Exercise details | Please turn the listing, starting at the line that contains "What distance is" and ending at the line that contains "3.40 metres", both included, into a Markdown table with the columns Row and Line, leaving out blank lines.

___ Material provided

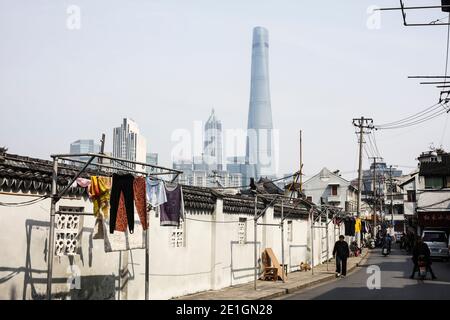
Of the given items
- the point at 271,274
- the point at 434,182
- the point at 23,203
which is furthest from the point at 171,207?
the point at 434,182

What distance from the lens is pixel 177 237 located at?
55.8ft

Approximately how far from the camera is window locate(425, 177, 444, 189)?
51469 millimetres

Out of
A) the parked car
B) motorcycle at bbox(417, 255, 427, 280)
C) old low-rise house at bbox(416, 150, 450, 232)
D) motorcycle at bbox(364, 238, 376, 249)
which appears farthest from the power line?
motorcycle at bbox(364, 238, 376, 249)

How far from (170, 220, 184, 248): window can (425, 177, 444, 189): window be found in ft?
132

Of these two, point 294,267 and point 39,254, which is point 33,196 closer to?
point 39,254

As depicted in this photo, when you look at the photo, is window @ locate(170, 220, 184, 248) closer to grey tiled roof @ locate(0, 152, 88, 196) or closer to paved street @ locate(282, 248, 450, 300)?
paved street @ locate(282, 248, 450, 300)

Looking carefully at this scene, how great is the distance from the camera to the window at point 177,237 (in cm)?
1669

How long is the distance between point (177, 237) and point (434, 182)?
134 feet

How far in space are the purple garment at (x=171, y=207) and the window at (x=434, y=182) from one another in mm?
42983

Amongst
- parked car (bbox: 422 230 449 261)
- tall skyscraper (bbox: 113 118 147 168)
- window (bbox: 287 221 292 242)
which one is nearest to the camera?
tall skyscraper (bbox: 113 118 147 168)

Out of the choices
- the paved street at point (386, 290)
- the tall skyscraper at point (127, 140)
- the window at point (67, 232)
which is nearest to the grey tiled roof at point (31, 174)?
the window at point (67, 232)

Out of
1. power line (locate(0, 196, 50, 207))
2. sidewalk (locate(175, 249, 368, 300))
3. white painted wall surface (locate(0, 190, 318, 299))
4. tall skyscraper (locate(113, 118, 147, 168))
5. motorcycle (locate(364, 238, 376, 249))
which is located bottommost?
motorcycle (locate(364, 238, 376, 249))
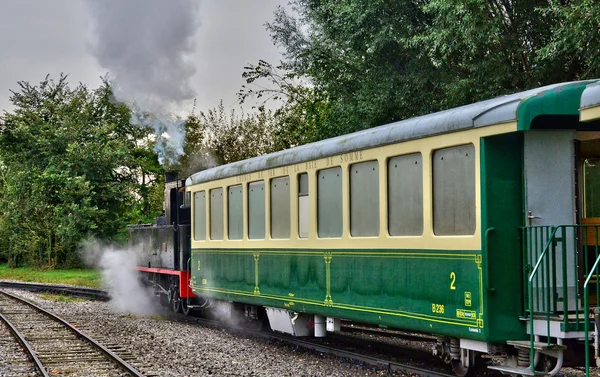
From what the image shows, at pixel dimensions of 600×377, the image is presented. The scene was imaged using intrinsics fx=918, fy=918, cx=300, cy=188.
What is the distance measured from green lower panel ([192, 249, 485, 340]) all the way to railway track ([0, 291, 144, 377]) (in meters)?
2.32

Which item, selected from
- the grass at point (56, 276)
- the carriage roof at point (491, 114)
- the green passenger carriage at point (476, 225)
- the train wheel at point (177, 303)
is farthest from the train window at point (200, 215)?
the grass at point (56, 276)

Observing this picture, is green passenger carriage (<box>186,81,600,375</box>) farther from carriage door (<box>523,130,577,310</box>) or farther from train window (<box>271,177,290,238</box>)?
train window (<box>271,177,290,238</box>)

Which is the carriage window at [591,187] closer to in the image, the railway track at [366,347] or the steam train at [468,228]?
the steam train at [468,228]

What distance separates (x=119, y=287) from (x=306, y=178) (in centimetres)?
1291

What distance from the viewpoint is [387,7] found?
19938 mm

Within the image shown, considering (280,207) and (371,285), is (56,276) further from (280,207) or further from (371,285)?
(371,285)

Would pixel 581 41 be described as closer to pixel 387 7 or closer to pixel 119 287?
pixel 387 7

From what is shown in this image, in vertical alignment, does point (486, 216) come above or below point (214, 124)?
below

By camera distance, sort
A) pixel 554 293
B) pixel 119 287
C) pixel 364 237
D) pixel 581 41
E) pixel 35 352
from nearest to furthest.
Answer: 1. pixel 554 293
2. pixel 364 237
3. pixel 35 352
4. pixel 581 41
5. pixel 119 287

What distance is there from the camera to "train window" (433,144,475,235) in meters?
8.26

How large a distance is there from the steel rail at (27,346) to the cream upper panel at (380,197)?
3.40 metres

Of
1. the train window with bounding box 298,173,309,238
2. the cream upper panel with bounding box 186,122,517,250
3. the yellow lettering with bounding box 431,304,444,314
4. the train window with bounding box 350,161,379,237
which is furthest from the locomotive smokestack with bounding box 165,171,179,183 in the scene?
the yellow lettering with bounding box 431,304,444,314

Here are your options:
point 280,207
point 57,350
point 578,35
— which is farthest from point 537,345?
point 578,35

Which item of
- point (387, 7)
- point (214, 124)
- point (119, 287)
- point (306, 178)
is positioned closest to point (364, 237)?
point (306, 178)
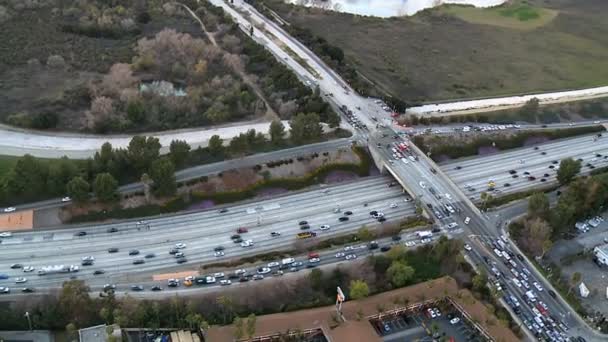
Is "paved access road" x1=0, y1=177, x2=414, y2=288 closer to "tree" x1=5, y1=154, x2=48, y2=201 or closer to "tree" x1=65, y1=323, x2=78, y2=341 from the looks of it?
"tree" x1=5, y1=154, x2=48, y2=201

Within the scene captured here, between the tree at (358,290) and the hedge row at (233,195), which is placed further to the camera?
the hedge row at (233,195)

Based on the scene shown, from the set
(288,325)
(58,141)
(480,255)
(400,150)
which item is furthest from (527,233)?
(58,141)

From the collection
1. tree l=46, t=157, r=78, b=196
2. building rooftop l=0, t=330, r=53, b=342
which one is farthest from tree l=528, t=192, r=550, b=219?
building rooftop l=0, t=330, r=53, b=342

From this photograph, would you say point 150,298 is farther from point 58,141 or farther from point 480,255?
point 480,255

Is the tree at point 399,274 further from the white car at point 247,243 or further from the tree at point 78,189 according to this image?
the tree at point 78,189

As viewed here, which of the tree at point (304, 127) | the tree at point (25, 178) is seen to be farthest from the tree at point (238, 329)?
the tree at point (304, 127)
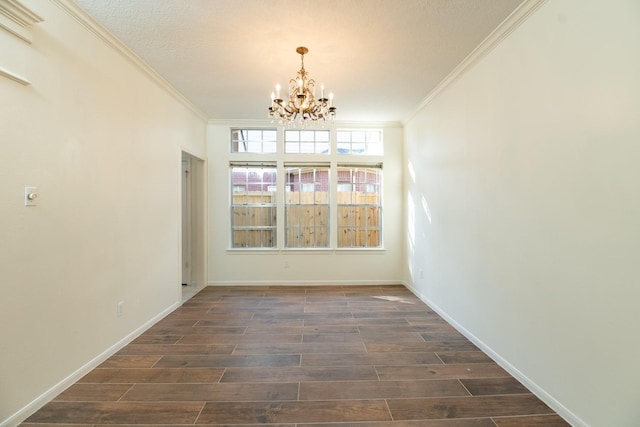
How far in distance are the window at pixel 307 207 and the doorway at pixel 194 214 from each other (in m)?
1.41

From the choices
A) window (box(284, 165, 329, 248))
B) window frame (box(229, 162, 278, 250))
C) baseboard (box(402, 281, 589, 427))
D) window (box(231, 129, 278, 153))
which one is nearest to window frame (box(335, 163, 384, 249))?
window (box(284, 165, 329, 248))

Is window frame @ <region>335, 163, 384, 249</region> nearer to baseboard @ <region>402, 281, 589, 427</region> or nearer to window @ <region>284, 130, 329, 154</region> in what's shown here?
window @ <region>284, 130, 329, 154</region>

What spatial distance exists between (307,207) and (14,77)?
3706 mm

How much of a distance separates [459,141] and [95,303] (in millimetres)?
3738

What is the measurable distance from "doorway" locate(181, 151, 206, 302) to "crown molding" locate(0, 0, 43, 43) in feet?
9.43

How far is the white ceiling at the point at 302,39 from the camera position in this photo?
2.09 metres

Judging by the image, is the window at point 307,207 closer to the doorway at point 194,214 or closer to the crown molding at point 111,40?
the doorway at point 194,214

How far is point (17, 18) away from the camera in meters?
1.64

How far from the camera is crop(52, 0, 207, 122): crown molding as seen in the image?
2.03 meters

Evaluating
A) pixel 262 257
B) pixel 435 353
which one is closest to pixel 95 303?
pixel 262 257

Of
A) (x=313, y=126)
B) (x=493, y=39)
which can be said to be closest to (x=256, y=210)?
(x=313, y=126)

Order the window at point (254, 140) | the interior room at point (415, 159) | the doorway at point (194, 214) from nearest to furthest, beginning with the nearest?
the interior room at point (415, 159) → the doorway at point (194, 214) → the window at point (254, 140)

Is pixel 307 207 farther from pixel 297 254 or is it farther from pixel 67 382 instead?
pixel 67 382

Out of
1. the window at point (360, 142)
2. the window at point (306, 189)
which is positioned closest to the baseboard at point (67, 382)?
the window at point (306, 189)
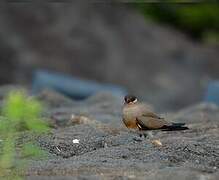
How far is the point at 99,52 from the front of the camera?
21328 millimetres

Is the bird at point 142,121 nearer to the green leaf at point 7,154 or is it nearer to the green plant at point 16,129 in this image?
the green plant at point 16,129

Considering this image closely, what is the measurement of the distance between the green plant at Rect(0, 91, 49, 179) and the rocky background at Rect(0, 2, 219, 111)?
41.2ft

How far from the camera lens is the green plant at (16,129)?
17.7ft

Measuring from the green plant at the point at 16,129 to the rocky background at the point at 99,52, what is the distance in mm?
12570

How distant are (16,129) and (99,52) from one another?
14.5m

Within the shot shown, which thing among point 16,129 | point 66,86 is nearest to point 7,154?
point 16,129

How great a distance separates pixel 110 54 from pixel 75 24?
122 centimetres

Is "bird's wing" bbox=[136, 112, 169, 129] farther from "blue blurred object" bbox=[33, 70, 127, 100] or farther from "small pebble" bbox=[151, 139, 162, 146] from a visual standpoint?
"blue blurred object" bbox=[33, 70, 127, 100]

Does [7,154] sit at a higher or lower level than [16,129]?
lower

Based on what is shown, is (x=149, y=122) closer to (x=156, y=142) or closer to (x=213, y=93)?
(x=156, y=142)

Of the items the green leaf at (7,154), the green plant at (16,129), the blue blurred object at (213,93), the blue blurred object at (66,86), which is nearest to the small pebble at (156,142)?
the green plant at (16,129)

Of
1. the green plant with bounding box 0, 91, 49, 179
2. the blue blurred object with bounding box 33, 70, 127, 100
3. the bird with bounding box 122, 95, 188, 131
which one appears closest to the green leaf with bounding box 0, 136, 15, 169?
the green plant with bounding box 0, 91, 49, 179

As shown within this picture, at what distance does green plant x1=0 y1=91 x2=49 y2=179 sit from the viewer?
17.7 ft

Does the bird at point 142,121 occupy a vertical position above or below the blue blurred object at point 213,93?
below
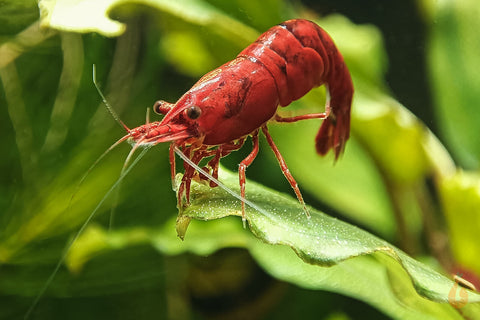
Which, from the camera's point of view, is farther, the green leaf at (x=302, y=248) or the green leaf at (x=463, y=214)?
the green leaf at (x=463, y=214)

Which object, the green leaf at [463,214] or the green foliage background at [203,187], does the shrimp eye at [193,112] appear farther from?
the green leaf at [463,214]

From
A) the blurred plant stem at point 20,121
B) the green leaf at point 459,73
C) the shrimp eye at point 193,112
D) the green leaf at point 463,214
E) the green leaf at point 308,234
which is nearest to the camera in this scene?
the green leaf at point 308,234

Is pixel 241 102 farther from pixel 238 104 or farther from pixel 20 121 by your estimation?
pixel 20 121

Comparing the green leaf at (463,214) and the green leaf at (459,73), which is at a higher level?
the green leaf at (459,73)

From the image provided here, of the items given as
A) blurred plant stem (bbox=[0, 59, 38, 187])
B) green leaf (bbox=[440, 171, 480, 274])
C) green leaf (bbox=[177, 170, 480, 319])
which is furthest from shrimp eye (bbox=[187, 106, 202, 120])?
green leaf (bbox=[440, 171, 480, 274])

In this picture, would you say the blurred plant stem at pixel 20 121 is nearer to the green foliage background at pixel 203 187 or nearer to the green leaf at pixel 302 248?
the green foliage background at pixel 203 187

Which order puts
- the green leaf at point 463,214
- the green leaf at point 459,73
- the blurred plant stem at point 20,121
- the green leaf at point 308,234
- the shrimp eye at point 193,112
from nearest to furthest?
the green leaf at point 308,234, the shrimp eye at point 193,112, the blurred plant stem at point 20,121, the green leaf at point 463,214, the green leaf at point 459,73

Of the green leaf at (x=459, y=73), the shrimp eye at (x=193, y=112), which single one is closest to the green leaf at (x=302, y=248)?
the shrimp eye at (x=193, y=112)

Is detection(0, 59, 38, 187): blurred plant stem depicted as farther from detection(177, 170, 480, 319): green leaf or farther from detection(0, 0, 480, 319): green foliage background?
detection(177, 170, 480, 319): green leaf

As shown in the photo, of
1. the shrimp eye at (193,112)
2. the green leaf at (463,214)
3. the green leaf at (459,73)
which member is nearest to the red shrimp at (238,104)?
the shrimp eye at (193,112)
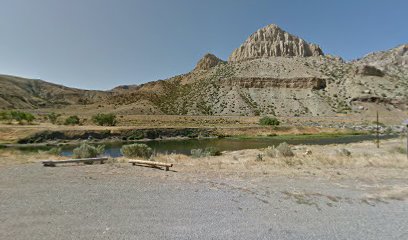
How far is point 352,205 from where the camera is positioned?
8375mm

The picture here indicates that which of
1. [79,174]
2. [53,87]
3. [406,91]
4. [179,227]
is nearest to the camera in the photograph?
[179,227]

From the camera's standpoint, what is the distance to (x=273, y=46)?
162250 mm

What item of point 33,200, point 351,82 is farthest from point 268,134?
point 351,82

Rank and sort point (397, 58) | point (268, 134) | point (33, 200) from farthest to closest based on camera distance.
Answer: point (397, 58) < point (268, 134) < point (33, 200)

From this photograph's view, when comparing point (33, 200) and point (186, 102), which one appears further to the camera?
point (186, 102)

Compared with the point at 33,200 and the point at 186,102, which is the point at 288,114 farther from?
the point at 33,200

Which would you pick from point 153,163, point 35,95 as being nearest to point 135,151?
point 153,163

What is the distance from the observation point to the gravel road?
615 cm

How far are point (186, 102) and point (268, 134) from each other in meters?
47.4

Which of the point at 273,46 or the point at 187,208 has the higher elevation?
the point at 273,46

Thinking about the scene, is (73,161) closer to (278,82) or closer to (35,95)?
(278,82)

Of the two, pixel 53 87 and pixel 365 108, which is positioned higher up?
pixel 53 87

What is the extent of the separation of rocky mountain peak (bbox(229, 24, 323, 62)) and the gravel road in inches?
5987

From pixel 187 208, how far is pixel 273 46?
165554 mm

______

Response to this task |
| Row | Line |
|---|---|
| 1 | What distance is there from the camera to "train window" (433,144,475,235) in meters? |
| 2 | 8.26 |
| 3 | How large a distance is there from the steel rail at (27,346) to the cream upper panel at (380,197)? |
| 4 | 3.40 metres |